Y ayer hace treinta años Saigón, la capital de la República de Vietnam (la del Sur, pues) cayó en manos comunistas. Lo que Estados Unidos había intentado evitar con tanto ahínco y tan mal tino, que le había costado la vida a 56,000 de sus soldados y casi toda su reputación mundial, había ocurrido quince meses después de la firma de los Tratados de París, mediante los cuales los americanos habían salido de Indochina con el rabo entre las patas. El derrumbe de Vietnam del Sur fue tan abrupto que las imágenes más recurrentes de aquellos días son patéticas: los norteamericanos evacuando a su personal y a ciertos colaboradores vietnamitas en helicópteros, desde el techo de su embajada, tropezándose y empujándose alocadamente, como si también se fueran a subir René Bejarano y Sergio Andrade. Mientras tanto, multitudes de vietnamitas deseosos de huir, agolpados en la reja del complejo diplomático, eran feamente alejados a culatazos por unos Marines empavorecidos, que lo que deseaban era largarse cuanto antes.

Algunos generalotes vietnamitas, valientes como ellos solos, huyeron en helicópteros a los portaaviones que esperaban a los evacuados, de manera que las cubiertas se saturaron y hubo que arrojar quién sabe cuántos de esos vehículos aéreos por la borda: total, un caos infernal de pe a pa… o sea, un digno final para una aventura sin pies ni cabeza que, como decíamos, constituyó para la Unión Americana una especie de suicidio nacional diferido a largo plazo.

### Líneas extraídas:
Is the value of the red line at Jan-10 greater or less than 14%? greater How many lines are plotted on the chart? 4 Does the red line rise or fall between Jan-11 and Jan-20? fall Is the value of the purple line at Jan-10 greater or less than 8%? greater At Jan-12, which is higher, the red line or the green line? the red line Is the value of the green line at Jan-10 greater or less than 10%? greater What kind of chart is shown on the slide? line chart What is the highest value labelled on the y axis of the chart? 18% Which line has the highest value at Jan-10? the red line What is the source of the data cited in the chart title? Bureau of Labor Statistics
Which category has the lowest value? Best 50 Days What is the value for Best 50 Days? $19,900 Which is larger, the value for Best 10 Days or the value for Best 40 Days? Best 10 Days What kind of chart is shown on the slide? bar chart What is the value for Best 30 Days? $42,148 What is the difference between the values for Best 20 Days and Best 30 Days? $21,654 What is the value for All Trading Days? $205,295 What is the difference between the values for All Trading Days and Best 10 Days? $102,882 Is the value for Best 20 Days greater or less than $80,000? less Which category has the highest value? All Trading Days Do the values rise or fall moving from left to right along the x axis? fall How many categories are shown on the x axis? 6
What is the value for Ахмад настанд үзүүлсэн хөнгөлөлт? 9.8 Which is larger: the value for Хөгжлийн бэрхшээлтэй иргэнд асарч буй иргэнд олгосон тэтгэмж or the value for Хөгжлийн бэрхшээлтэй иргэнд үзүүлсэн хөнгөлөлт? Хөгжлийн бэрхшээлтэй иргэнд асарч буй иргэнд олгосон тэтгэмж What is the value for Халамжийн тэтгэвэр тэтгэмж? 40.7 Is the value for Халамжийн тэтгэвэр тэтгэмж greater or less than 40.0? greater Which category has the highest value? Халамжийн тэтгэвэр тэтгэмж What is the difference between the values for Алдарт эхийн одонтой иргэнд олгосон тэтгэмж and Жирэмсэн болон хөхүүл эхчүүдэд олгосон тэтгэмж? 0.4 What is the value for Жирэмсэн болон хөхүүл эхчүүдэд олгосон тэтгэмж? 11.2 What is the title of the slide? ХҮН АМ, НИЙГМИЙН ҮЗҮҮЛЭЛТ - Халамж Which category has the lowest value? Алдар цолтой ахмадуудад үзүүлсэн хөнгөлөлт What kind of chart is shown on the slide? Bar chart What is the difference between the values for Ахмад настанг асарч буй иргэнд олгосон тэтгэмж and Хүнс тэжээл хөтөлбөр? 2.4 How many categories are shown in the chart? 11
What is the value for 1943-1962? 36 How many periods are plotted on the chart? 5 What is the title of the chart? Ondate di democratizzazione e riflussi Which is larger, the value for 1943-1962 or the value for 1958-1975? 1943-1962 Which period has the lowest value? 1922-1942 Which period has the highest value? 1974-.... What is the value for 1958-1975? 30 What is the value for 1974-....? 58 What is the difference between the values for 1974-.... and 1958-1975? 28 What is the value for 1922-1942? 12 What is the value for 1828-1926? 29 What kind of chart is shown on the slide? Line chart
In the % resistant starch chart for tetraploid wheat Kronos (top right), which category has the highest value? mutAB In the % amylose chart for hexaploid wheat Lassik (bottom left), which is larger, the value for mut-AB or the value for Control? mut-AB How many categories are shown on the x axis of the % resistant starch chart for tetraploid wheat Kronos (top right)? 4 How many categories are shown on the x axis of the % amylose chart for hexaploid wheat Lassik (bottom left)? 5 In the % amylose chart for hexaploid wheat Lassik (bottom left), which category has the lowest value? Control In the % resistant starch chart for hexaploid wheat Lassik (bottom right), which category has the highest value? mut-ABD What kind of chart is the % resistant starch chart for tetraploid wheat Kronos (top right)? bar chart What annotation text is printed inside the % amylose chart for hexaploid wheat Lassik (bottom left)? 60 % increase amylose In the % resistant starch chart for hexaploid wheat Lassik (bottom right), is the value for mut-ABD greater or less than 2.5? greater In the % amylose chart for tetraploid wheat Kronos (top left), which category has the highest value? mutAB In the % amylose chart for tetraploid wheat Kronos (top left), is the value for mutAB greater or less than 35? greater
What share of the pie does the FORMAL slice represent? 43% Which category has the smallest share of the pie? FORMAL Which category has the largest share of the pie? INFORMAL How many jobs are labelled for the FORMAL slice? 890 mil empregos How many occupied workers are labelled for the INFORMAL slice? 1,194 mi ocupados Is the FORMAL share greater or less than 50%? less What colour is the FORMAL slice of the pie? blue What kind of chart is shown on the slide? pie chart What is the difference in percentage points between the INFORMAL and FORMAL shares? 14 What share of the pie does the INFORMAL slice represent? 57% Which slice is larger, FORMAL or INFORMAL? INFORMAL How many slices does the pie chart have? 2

### Ejercicios propuestos:
• a. En el texto sobre la caída de Saigón, copia el fragmento desde "Algunos generalotes vietnamitas, valientes" hasta "a largo plazo." y sustituye "generalotes" por "generales".
• b. Responde con base en el texto sobre la caída de Saigón:
(i) ¿Cuántos soldados estadounidenses perdieron la vida en la guerra?
(ii) ¿Cuánto tiempo después de la firma de los Tratados de París cayó Saigón?
(iii) ¿Adónde huyeron en helicópteros algunos generales vietnamitas?
Estas líneas no guardan relación con el texto sobre la caída de Saigón.

### Soluciones:
• a.
Algunos generales vietnamitas, valientes como ellos solos, huyeron en helicópteros a los portaaviones que esperaban a los evacuados, de manera que las cubiertas se saturaron y hubo que arrojar quién sabe cuántos de esos vehículos aéreos por la borda: total, un caos infernal de pe a pa… o sea, un digno final para una aventura sin pies ni cabeza que, como decíamos, constituyó para la Unión Americana una especie de suicidio nacional diferido a largo plazo.

• b.
(i) 56,000.
(ii) Quince meses.
(iii) A los portaaviones que esperaban a los evacuados.